What the task requires: A word-for-word transcription of the data below is required.

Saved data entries
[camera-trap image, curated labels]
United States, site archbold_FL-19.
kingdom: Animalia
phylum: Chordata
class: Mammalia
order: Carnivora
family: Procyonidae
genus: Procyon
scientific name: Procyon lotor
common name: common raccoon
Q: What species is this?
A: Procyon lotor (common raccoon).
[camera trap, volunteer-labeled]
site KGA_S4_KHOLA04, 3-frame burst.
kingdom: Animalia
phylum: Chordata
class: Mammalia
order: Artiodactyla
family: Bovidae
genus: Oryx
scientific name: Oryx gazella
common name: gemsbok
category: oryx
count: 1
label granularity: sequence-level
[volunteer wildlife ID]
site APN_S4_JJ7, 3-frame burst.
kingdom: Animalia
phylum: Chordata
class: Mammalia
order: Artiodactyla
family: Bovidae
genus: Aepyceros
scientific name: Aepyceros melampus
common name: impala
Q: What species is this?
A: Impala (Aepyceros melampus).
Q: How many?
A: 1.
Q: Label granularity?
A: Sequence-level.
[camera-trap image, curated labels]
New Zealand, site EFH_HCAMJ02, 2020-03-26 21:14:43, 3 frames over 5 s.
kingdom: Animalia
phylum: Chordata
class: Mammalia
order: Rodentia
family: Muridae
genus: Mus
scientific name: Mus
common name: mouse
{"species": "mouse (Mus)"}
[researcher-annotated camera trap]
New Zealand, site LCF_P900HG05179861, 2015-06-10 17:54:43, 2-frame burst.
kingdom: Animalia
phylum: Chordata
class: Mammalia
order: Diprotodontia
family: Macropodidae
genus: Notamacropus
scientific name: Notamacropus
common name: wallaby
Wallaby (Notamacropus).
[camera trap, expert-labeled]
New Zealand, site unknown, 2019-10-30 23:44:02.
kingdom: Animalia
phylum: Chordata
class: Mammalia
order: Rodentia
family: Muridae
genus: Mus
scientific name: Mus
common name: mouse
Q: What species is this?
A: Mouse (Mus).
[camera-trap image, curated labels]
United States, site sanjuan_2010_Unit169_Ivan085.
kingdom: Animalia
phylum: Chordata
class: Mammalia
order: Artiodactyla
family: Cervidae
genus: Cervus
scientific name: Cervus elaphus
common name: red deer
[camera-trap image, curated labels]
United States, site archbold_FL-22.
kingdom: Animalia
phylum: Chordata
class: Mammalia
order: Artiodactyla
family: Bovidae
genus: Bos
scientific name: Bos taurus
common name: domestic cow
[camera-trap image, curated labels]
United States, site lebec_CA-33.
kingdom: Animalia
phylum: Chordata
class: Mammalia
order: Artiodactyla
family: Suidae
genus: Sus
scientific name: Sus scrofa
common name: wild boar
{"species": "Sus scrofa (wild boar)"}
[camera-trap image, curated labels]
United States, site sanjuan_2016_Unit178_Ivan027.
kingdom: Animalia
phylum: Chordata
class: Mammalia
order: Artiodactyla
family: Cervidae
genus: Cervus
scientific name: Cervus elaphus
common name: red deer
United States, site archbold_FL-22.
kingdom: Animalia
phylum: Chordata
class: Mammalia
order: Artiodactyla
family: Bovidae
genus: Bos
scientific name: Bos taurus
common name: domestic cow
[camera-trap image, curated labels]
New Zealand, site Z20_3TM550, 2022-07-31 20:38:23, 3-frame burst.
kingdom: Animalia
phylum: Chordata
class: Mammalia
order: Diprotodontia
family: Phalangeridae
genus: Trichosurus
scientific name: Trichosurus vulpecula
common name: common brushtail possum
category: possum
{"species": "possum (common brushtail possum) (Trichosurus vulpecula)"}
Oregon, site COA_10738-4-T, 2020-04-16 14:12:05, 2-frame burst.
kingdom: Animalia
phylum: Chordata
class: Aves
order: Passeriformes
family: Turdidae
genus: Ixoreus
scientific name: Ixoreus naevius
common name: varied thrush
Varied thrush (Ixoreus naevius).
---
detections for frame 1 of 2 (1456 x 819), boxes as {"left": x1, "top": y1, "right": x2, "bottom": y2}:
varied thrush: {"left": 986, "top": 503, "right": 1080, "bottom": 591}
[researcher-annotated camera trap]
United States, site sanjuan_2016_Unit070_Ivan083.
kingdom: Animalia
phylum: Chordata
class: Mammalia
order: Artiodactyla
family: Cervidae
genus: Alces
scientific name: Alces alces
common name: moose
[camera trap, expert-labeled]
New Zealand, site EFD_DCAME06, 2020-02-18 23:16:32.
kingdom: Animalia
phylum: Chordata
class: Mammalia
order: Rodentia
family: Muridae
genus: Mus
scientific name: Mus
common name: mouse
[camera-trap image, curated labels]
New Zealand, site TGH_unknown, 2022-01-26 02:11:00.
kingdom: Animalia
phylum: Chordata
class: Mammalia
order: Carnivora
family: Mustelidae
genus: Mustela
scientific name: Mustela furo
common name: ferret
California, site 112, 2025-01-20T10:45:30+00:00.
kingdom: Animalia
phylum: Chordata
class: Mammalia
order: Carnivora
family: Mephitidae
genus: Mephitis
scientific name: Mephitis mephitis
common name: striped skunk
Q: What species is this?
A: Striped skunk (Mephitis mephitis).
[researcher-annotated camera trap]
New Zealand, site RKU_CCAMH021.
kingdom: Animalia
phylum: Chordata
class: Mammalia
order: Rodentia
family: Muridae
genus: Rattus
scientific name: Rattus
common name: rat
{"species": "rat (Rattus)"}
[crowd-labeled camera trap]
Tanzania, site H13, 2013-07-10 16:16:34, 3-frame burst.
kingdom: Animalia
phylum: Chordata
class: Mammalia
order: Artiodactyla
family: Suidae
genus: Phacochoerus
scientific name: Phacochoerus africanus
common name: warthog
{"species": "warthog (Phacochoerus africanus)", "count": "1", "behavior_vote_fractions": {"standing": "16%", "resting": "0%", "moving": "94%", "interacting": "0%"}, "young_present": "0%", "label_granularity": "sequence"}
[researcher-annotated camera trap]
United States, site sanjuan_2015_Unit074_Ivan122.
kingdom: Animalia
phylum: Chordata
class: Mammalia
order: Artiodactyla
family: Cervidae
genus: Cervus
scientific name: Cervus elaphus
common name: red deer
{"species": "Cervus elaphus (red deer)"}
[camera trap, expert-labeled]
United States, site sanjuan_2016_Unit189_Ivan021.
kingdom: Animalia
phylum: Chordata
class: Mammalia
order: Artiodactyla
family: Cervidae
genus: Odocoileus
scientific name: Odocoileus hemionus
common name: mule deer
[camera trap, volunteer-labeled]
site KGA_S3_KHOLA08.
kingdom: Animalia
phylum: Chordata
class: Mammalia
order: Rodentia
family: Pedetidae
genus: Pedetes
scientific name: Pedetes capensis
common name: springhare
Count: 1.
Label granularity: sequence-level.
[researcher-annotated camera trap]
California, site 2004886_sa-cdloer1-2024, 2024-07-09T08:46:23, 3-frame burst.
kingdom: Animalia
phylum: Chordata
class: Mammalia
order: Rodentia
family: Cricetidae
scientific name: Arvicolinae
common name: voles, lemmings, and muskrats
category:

Reply to the task:
[camera-trap image, curated labels]
United States, site archbold_FL-19.
kingdom: Animalia
phylum: Chordata
class: Mammalia
order: Carnivora
family: Procyonidae
genus: Procyon
scientific name: Procyon lotor
common name: common raccoon
Q: What species is this?
A: Procyon lotor (common raccoon).
[camera trap, volunteer-labeled]
site KGA_S4_KHOLA04, 3-frame burst.
kingdom: Animalia
phylum: Chordata
class: Mammalia
order: Artiodactyla
family: Bovidae
genus: Oryx
scientific name: Oryx gazella
common name: gemsbok
category: oryx
count: 1
label granularity: sequence-level
[volunteer wildlife ID]
site APN_S4_JJ7, 3-frame burst.
kingdom: Animalia
phylum: Chordata
class: Mammalia
order: Artiodactyla
family: Bovidae
genus: Aepyceros
scientific name: Aepyceros melampus
common name: impala
Q: What species is this?
A: Impala (Aepyceros melampus).
Q: How many?
A: 1.
Q: Label granularity?
A: Sequence-level.
[camera-trap image, curated labels]
New Zealand, site EFH_HCAMJ02, 2020-03-26 21:14:43, 3 frames over 5 s.
kingdom: Animalia
phylum: Chordata
class: Mammalia
order: Rodentia
family: Muridae
genus: Mus
scientific name: Mus
common name: mouse
{"species": "mouse (Mus)"}
[researcher-annotated camera trap]
New Zealand, site LCF_P900HG05179861, 2015-06-10 17:54:43, 2-frame burst.
kingdom: Animalia
phylum: Chordata
class: Mammalia
order: Diprotodontia
family: Macropodidae
genus: Notamacropus
scientific name: Notamacropus
common name: wallaby
Wallaby (Notamacropus).
[camera trap, expert-labeled]
New Zealand, site unknown, 2019-10-30 23:44:02.
kingdom: Animalia
phylum: Chordata
class: Mammalia
order: Rodentia
family: Muridae
genus: Mus
scientific name: Mus
common name: mouse
Q: What species is this?
A: Mouse (Mus).
[camera-trap image, curated labels]
United States, site sanjuan_2010_Unit169_Ivan085.
kingdom: Animalia
phylum: Chordata
class: Mammalia
order: Artiodactyla
family: Cervidae
genus: Cervus
scientific name: Cervus elaphus
common name: red deer
[camera-trap image, curated labels]
United States, site archbold_FL-22.
kingdom: Animalia
phylum: Chordata
class: Mammalia
order: Artiodactyla
family: Bovidae
genus: Bos
scientific name: Bos taurus
common name: domestic cow
[camera-trap image, curated labels]
United States, site lebec_CA-33.
kingdom: Animalia
phylum: Chordata
class: Mammalia
order: Artiodactyla
family: Suidae
genus: Sus
scientific name: Sus scrofa
common name: wild boar
{"species": "Sus scrofa (wild boar)"}
[camera-trap image, curated labels]
United States, site sanjuan_2016_Unit178_Ivan027.
kingdom: Animalia
phylum: Chordata
class: Mammalia
order: Artiodactyla
family: Cervidae
genus: Cervus
scientific name: Cervus elaphus
common name: red deer
United States, site archbold_FL-22.
kingdom: Animalia
phylum: Chordata
class: Mammalia
order: Artiodactyla
family: Bovidae
genus: Bos
scientific name: Bos taurus
common name: domestic cow
[camera-trap image, curated labels]
New Zealand, site Z20_3TM550, 2022-07-31 20:38:23, 3-frame burst.
kingdom: Animalia
phylum: Chordata
class: Mammalia
order: Diprotodontia
family: Phalangeridae
genus: Trichosurus
scientific name: Trichosurus vulpecula
common name: common brushtail possum
category: possum
{"species": "possum (common brushtail possum) (Trichosurus vulpecula)"}
Oregon, site COA_10738-4-T, 2020-04-16 14:12:05, 2-frame burst.
kingdom: Animalia
phylum: Chordata
class: Aves
order: Passeriformes
family: Turdidae
genus: Ixoreus
scientific name: Ixoreus naevius
common name: varied thrush
Varied thrush (Ixoreus naevius).
---
detections for frame 1 of 2 (1456 x 819), boxes as {"left": x1, "top": y1, "right": x2, "bottom": y2}:
varied thrush: {"left": 986, "top": 503, "right": 1080, "bottom": 591}
[researcher-annotated camera trap]
United States, site sanjuan_2016_Unit070_Ivan083.
kingdom: Animalia
phylum: Chordata
class: Mammalia
order: Artiodactyla
family: Cervidae
genus: Alces
scientific name: Alces alces
common name: moose
[camera trap, expert-labeled]
New Zealand, site EFD_DCAME06, 2020-02-18 23:16:32.
kingdom: Animalia
phylum: Chordata
class: Mammalia
order: Rodentia
family: Muridae
genus: Mus
scientific name: Mus
common name: mouse
[camera-trap image, curated labels]
New Zealand, site TGH_unknown, 2022-01-26 02:11:00.
kingdom: Animalia
phylum: Chordata
class: Mammalia
order: Carnivora
family: Mustelidae
genus: Mustela
scientific name: Mustela furo
common name: ferret
California, site 112, 2025-01-20T10:45:30+00:00.
kingdom: Animalia
phylum: Chordata
class: Mammalia
order: Carnivora
family: Mephitidae
genus: Mephitis
scientific name: Mephitis mephitis
common name: striped skunk
Q: What species is this?
A: Striped skunk (Mephitis mephitis).
[researcher-annotated camera trap]
New Zealand, site RKU_CCAMH021.
kingdom: Animalia
phylum: Chordata
class: Mammalia
order: Rodentia
family: Muridae
genus: Rattus
scientific name: Rattus
common name: rat
{"species": "rat (Rattus)"}
[crowd-labeled camera trap]
Tanzania, site H13, 2013-07-10 16:16:34, 3-frame burst.
kingdom: Animalia
phylum: Chordata
class: Mammalia
order: Artiodactyla
family: Suidae
genus: Phacochoerus
scientific name: Phacochoerus africanus
common name: warthog
{"species": "warthog (Phacochoerus africanus)", "count": "1", "behavior_vote_fractions": {"standing": "16%", "resting": "0%", "moving": "94%", "interacting": "0%"}, "young_present": "0%", "label_granularity": "sequence"}
[researcher-annotated camera trap]
United States, site sanjuan_2015_Unit074_Ivan122.
kingdom: Animalia
phylum: Chordata
class: Mammalia
order: Artiodactyla
family: Cervidae
genus: Cervus
scientific name: Cervus elaphus
common name: red deer
{"species": "Cervus elaphus (red deer)"}
[camera trap, expert-labeled]
United States, site sanjuan_2016_Unit189_Ivan021.
kingdom: Animalia
phylum: Chordata
class: Mammalia
order: Artiodactyla
family: Cervidae
genus: Odocoileus
scientific name: Odocoileus hemionus
common name: mule deer
[camera trap, volunteer-labeled]
site KGA_S3_KHOLA08.
kingdom: Animalia
phylum: Chordata
class: Mammalia
order: Rodentia
family: Pedetidae
genus: Pedetes
scientific name: Pedetes capensis
common name: springhare
Count: 1.
Label granularity: sequence-level.
[researcher-annotated camera trap]
California, site 2004886_sa-cdloer1-2024, 2024-07-09T08:46:23, 3-frame burst.
kingdom: Animalia
phylum: Chordata
class: Mammalia
order: Rodentia
family: Cricetidae
scientific name: Arvicolinae
common name: voles, lemmings, and muskrats
category:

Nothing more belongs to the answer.